Monday, 6 May 2013

Leverage Strategy No. 1 - Take the Wind Out of His Sails


The first leverage strategy is concerned with utilising your opponents’ energy so that he wears himself out. Like the bull fighter against the bull, the animal has greater strength, weigh and speed plus sharp horns so on the face of it he has the best chance of winning but the matador creates targets for the bull to charge again and again so that it becomes exhausted. Once it is exhausted its natural gifts of strength, weight and horns are nullified as it no longer has the energy to utilise them, it then becomes more malleable and becomes an easier kill.

This strategy also works by getting ones enemy to exhaust his resources; getting him to waste his money, spreading himself too thin or overextending himself financially. The strategist calculates how to encourage ones target to think that his time, money or resources will solve the problem and like the charging bull he thinks only of attacking and not of the consequences.

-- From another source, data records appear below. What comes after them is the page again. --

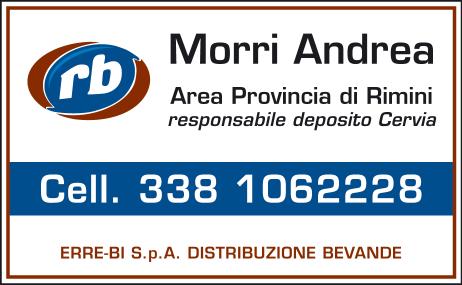 rb

Morri Andrea

Area Provincia di Rimini
responsabile deposito Cervia

Cell. 338 1062228

ERRE-BI S.p.A. DISTRIBUZIONE BEVANDE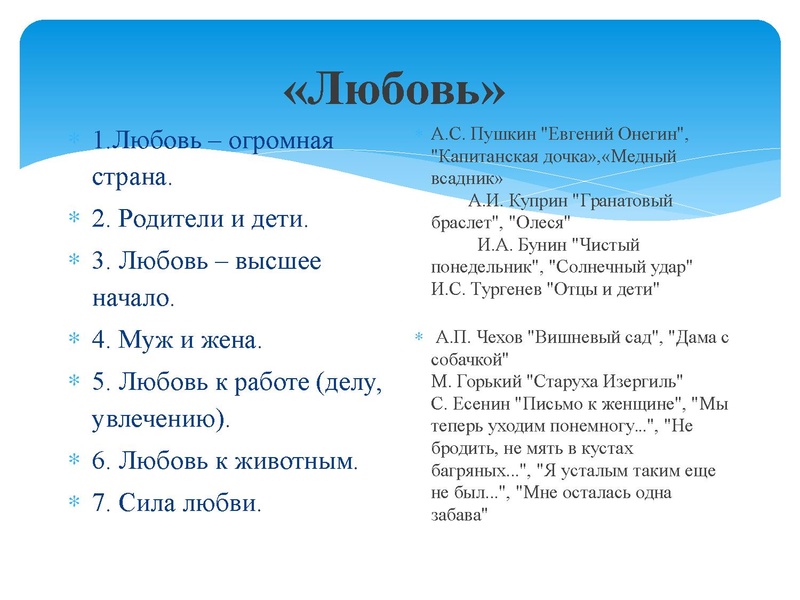 «Любовь»

1.Любовь – огромная страна.

2. Родители и дети.

3. Любовь – высшее начало.

4. Муж и жена.

5. Любовь к работе (делу, увлечению).

6. Любовь к животным.

7. Сила любви.

А.С. Пушкин "Евгений Онегин", "Капитанская дочка»,«Медный всадник»
А.И. Куприн "Гранатовый браслет", "Олеся"
И.А. Бунин "Чистый понедельник", "Солнечный удар"
И.С. Тургенев "Отцы и дети"

А.П. Чехов "Вишневый сад", "Дама с собачкой"
М. Горький "Старуха Изергиль"
С. Есенин "Письмо к женщине", "Мы теперь уходим понемногу...", "Не бродить, не мять в кустах багряных...", "Я усталым таким еще не был...", "Мне осталась одна забава"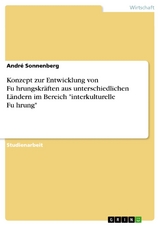 Wirtschaft

André Sonnenberg

Konzept zur Entwicklung von Fu hrungskräften aus unterschiedlichen Ländern im Bereich "interkulturelle Fu hrung"

Studienarbeit

GRIN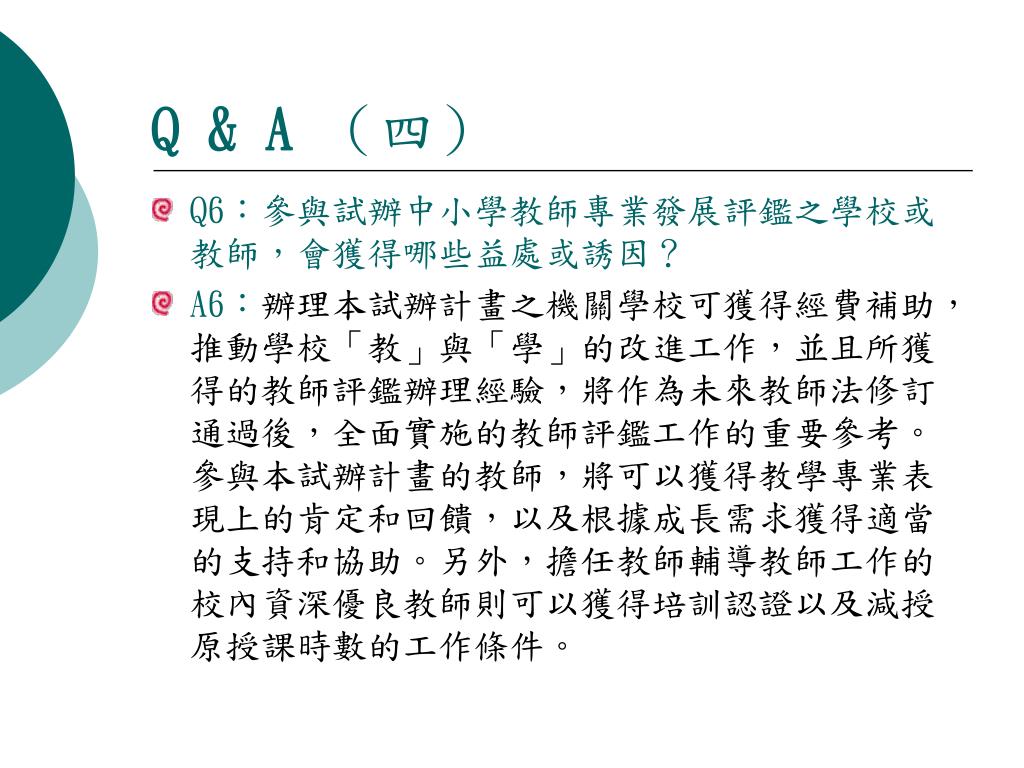 Q & A （四）

Q6：參與試辦中小學教師專業發展評鑑之學校或教師，會獲得哪些益處或誘因？

A6：辦理本試辦計畫之機關學校可獲得經費補助，推動學校「教」與「學」的改進工作，並且所獲得的教師評鑑辦理經驗，將作為未來教師法修訂通過後，全面實施的教師評鑑工作的重要參考。參與本試辦計畫的教師，將可以獲得教學專業表現上的肯定和回饋，以及根據成長需求獲得適當的支持和協助。另外，擔任教師輔導教師工作的校內資深優良教師則可以獲得培訓認證以及減授原授課時數的工作條件。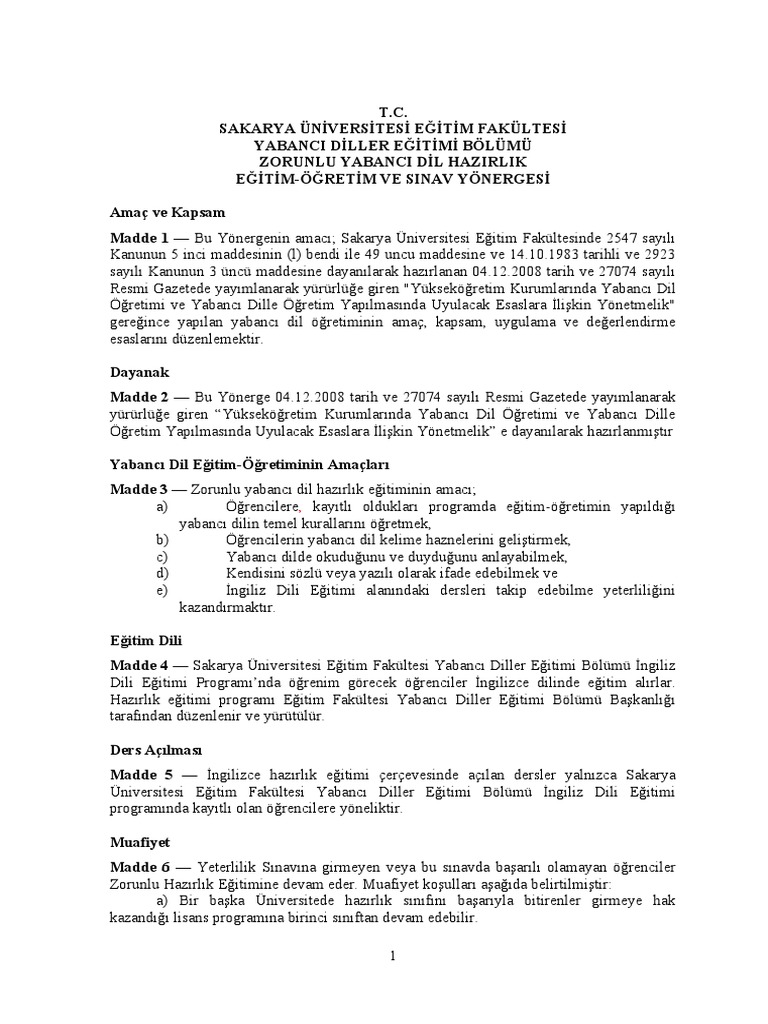 T.C.
SAKARYA ÜNİVERSİTESİ EĞİTİM FAKÜLTESİ
YABANCI DİLLER EĞİTİMİ BÖLÜMÜ
ZORUNLU YABANCI DİL HAZIRLIK
EĞİTİM-ÖĞRETİM VE SINAV YÖNERGESİ

Amaç ve Kapsam

Madde 1 — Bu Yönergenin amacı; Sakarya Üniversitesi Eğitim Fakültesinde 2547 sayılı Kanunun 5 inci maddesinin (l) bendi ile 49 uncu maddesine ve 14.10.1983 tarihli ve 2923 sayılı Kanunun 3 üncü maddesine dayanılarak hazırlanan 04.12.2008 tarih ve 27074 sayılı Resmi Gazetede yayımlanarak yürürlüğe giren "Yükseköğretim Kurumlarında Yabancı Dil Öğretimi ve Yabancı Dille Öğretim Yapılmasında Uyulacak Esaslara İlişkin Yönetmelik" gereğince yapılan yabancı dil öğretiminin amaç, kapsam, uygulama ve değerlendirme esaslarını düzenlemektir.

Dayanak

Madde 2 — Bu Yönerge 04.12.2008 tarih ve 27074 sayılı Resmi Gazetede yayımlanarak yürürlüğe giren “Yükseköğretim Kurumlarında Yabancı Dil Öğretimi ve Yabancı Dille Öğretim Yapılmasında Uyulacak Esaslara İlişkin Yönetmelik” e dayanılarak hazırlanmıştır

Yabancı Dil Eğitim-Öğretiminin Amaçları

Madde 3 — Zorunlu yabancı dil hazırlık eğitiminin amacı;
a) Öğrencilere, kayıtlı oldukları programda eğitim-öğretimin yapıldığı yabancı dilin temel kurallarını öğretmek,
b) Öğrencilerin yabancı dil kelime haznelerini geliştirmek,
c) Yabancı dilde okuduğunu ve duyduğunu anlayabilmek,
d) Kendisini sözlü veya yazılı olarak ifade edebilmek ve
e) İngiliz Dili Eğitimi alanındaki dersleri takip edebilme yeterliliğini kazandırmaktır.

Eğitim Dili

Madde 4 — Sakarya Üniversitesi Eğitim Fakültesi Yabancı Diller Eğitimi Bölümü İngiliz Dili Eğitimi Programı’nda öğrenim görecek öğrenciler İngilizce dilinde eğitim alırlar. Hazırlık eğitimi programı Eğitim Fakültesi Yabancı Diller Eğitimi Bölümü Başkanlığı tarafından düzenlenir ve yürütülür.

Ders Açılması

Madde 5 — İngilizce hazırlık eğitimi çerçevesinde açılan dersler yalnızca Sakarya Üniversitesi Eğitim Fakültesi Yabancı Diller Eğitimi Bölümü İngiliz Dili Eğitimi programında kayıtlı olan öğrencilere yöneliktir.

Muafiyet

Madde 6 — Yeterlilik Sınavına girmeyen veya bu sınavda başarılı olamayan öğrenciler Zorunlu Hazırlık Eğitimine devam eder. Muafiyet koşulları aşağıda belirtilmiştir:
a) Bir başka Üniversitede hazırlık sınıfını başarıyla bitirenler girmeye hak kazandığı lisans programına birinci sınıftan devam edebilir.

1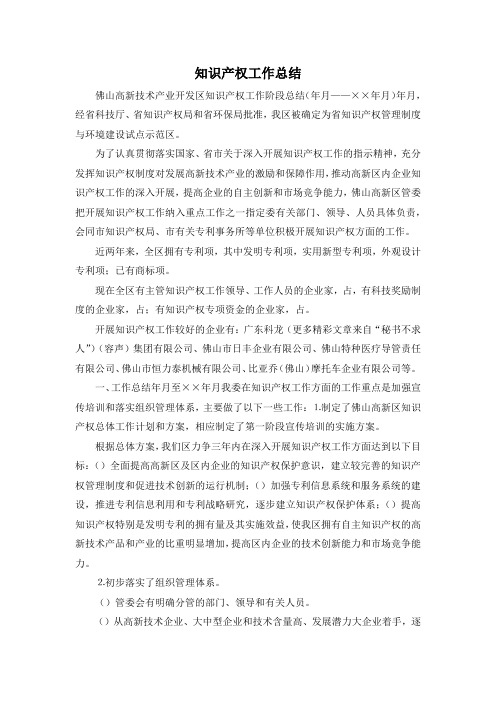 知识产权工作总结

佛山高新技术产业开发区知识产权工作阶段总结（年月——××年月）年月，经省科技厅、省知识产权局和省环保局批准，我区被确定为省知识产权管理制度与环境建设试点示范区。

为了认真贯彻落实国家、省市关于深入开展知识产权工作的指示精神，充分发挥知识产权制度对发展高新技术产业的激励和保障作用，推动高新区内企业知识产权工作的深入开展，提高企业的自主创新和市场竞争能力，佛山高新区管委把开展知识产权工作纳入重点工作之一指定委有关部门、领导、人员具体负责，会同市知识产权局、市有关专利事务所等单位积极开展知识产权方面的工作。

近两年来，全区拥有专利项，其中发明专利项，实用新型专利项，外观设计专利项；已有商标项。

现在全区有主管知识产权工作领导、工作人员的企业家，占，有科技奖励制度的企业家，占；有知识产权专项资金的企业家，占。

开展知识产权工作较好的企业有：广东科龙（更多精彩文章来自“秘书不求人”）（容声）集团有限公司、佛山市日丰企业有限公司、佛山特种医疗导管责任有限公司、佛山市恒力泰机械有限公司、比亚乔（佛山）摩托车企业有限公司等。

一、工作总结年月至××年月我委在知识产权工作方面的工作重点是加强宣传培训和落实组织管理体系，主要做了以下一些工作：1.制定了佛山高新区知识产权总体工作计划和方案，相应制定了第一阶段宣传培训的实施方案。

根据总体方案，我们区力争三年内在深入开展知识产权工作方面达到以下目标：（）全面提高高新区及区内企业的知识产权保护意识，建立较完善的知识产权管理制度和促进技术创新的运行机制；（）加强专利信息系统和服务系统的建设，推进专利信息利用和专利战略研究，逐步建立知识产权保护体系；（）提高知识产权特别是发明专利的拥有量及其实施效益，使我区拥有自主知识产权的高新技术产品和产业的比重明显增加，提高区内企业的技术创新能力和市场竞争能力。

2.初步落实了组织管理体系。

（）管委会有明确分管的部门、领导和有关人员。

（）从高新技术企业、大中型企业和技术含量高、发展潜力大企业着手，逐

Once we understand leverage we can observe how others waste their energy running around like headless chickens thinking that working harder or faster will accomplish the task when their experience should already have told them that it is not working. A self-employed contractor may have freed himself from the chains of his employer only to find that he has chained himself to having to do everything now in his new business. Long hours, heavy work and having to do all the tasks of the business can soon wear him out unless he can recognise that this strategy of doing everything his self cannot work indefinitely. When he recognises this and starts to leverage the help of others to help him achieve his tasks he may initially find that he is earning less but has more energy and a more balanced view of his business with which to make it grow.

In competition and faced with and strong, muscular opponent that we cannot match for strength we can be elusive and annoying, hitting and running, refusing to be drawn into a war of attrition, exchanging blows that will get us damaged and instead getting our opponent more and more frustrated so that he chases and chases until like the bull he becomes exhausted and an easy target for our best shots and giving you a seemingly easy win.